Timmermans Nienke A, Terranova Roberta, Soriano Diogo C, Cagnan Hayriye, Raykov Yordan P, Bucur Ioan Gabriel, Bloem Bastiaan R, Helmich Rick C, Evers Luc J W
Department of Neurology, Center of Expertise for Parkinson and Movement Disorders, Radboud University Medical Center, Institute for Brain, Cognition and Behavior, Nijmegen, The Netherlands.
Department of Medical, Surgical Sciences and Advanced Technologies G.F. Ingrassia, University of Catania, Catania, Italy.
NPJ Parkinsons Dis. 2025 Jul 10;11(1):205. doi: 10.1038/s41531-025-01056-2.
Wearable sensors can objectively and continuously monitor daily-life tremor in Parkinson's Disease (PD). We developed an open-source algorithm for real-life monitoring of PD tremor which achieves generalizable performance across different wrist-worn devices. We achieved this using a unique combination of two independent, complementary datasets.
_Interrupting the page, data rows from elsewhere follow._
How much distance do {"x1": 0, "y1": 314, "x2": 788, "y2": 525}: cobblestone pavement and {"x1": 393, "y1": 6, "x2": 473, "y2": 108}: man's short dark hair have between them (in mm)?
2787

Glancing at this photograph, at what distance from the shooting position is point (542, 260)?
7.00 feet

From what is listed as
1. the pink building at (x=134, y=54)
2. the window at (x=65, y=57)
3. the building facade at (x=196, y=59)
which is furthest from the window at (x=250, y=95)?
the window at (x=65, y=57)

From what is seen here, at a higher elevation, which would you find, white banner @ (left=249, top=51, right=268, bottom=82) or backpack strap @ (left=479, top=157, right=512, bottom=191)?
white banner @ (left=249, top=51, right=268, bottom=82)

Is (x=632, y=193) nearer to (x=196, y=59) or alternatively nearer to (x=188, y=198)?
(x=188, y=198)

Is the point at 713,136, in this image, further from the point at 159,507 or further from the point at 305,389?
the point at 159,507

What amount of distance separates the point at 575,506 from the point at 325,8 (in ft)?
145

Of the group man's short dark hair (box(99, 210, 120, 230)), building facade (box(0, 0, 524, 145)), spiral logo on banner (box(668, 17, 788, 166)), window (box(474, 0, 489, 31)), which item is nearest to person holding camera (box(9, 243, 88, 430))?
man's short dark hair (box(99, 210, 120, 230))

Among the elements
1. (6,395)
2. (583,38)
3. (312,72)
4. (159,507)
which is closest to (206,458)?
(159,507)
The first was a small, but extensively video-labeled gyroscope dataset collected during unscripted activities at home (n = 24 PD; n = 24 controls). We used this to train and validate a logistic regression tremor detector based on cepstral coefficients. The second was a large, unsupervised dataset (n = 517 PD; n = 50 controls, data collected for 2 weeks with a different device), used to externally validate the algorithm. Results show that our algorithm can reliably quantify real-life PD tremor (sensitivity of 0.61 (0.20) and specificity of 0.97 (0.05)). Weekly aggregated tremor time and power showed excellent test-retest reliability and moderate correlation to MDS-UPDRS rest tremor scores. This opens possibilities to support clinical trials and individual tremor management with wearable technology.
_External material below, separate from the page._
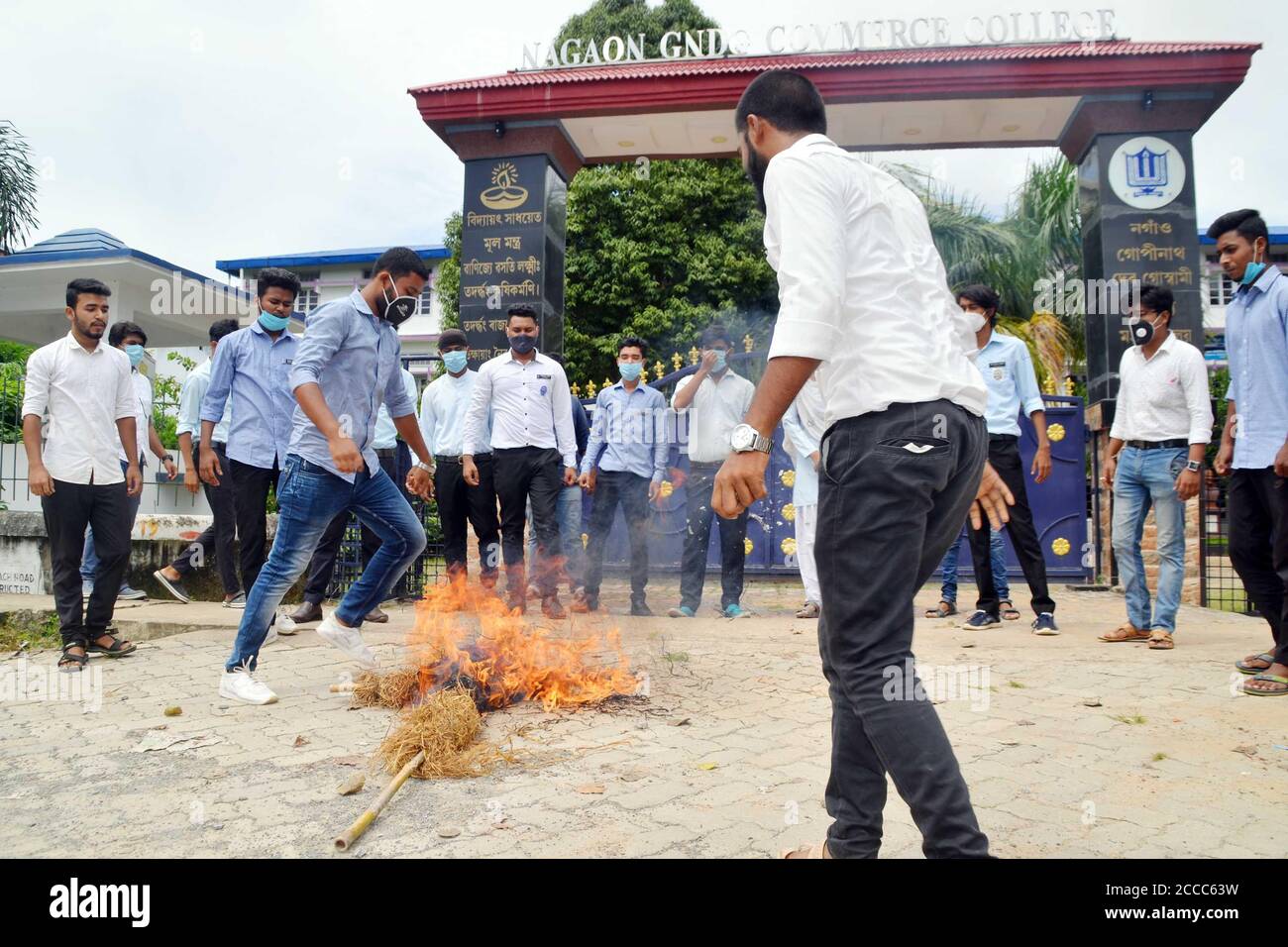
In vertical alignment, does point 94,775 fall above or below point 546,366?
below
可穿戴传感器能够客观、持续地监测帕金森病(PD)患者的日常生活震颤情况。我们开发了一种用于PD震颤现实生活监测的开源算法,该算法在不同的腕戴式设备上均能实现通用性能。我们通过将两个独立的互补数据集进行独特组合来实现这一点。第一个数据集规模较小,但在家庭非脚本化活动期间收集了大量视频标注的陀螺仪数据集(24例PD患者;24例对照)。我们用这个数据集训练并验证了基于倒谱系数的逻辑回归震颤检测器。第二个数据集规模较大,是一个无监督数据集(517例PD患者;50例对照,使用不同设备收集了2周的数据),用于对该算法进行外部验证。结果表明,我们的算法能够可靠地量化现实生活中的PD震颤(灵敏度为0.61(0.20),特异性为0.97(0.05))。每周汇总的震颤时间和功率显示出良好的重测信度,并且与MDS-UPDRS静止性震颤评分具有中度相关性。这为利用可穿戴技术支持临床试验和个体震颤管理开辟了可能性。